**Work request:** Omitting all images, set down every line below exactly as it appears.

(Collected data entries)
------------------------------------------------

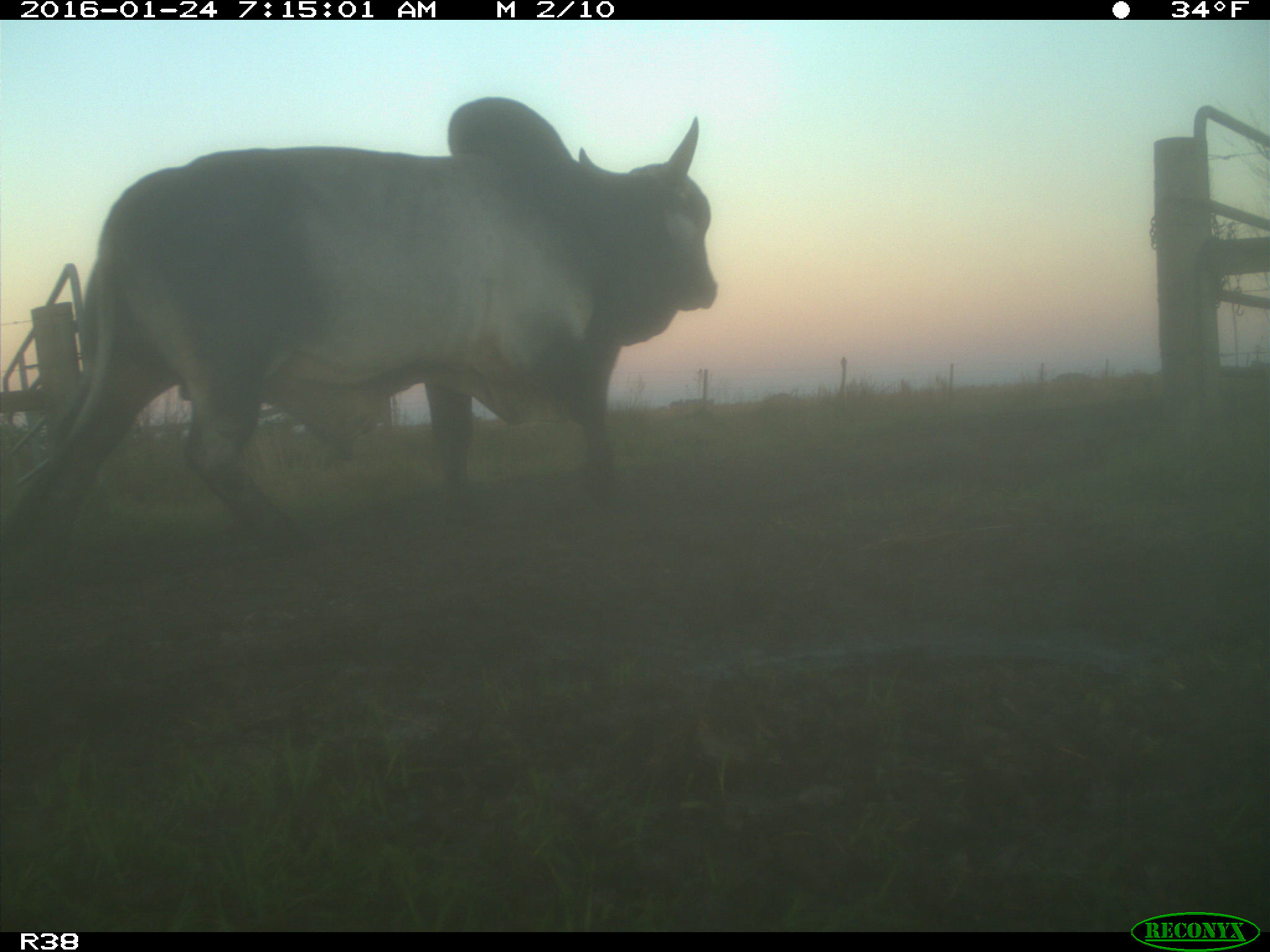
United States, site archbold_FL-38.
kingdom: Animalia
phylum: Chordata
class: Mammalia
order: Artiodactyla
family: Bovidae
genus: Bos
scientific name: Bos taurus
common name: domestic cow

------------------------------------------------

**Task answer:**
United States, site archbold_FL-38.
kingdom: Animalia
phylum: Chordata
class: Mammalia
order: Artiodactyla
family: Bovidae
genus: Bos
scientific name: Bos taurus
common name: domestic cow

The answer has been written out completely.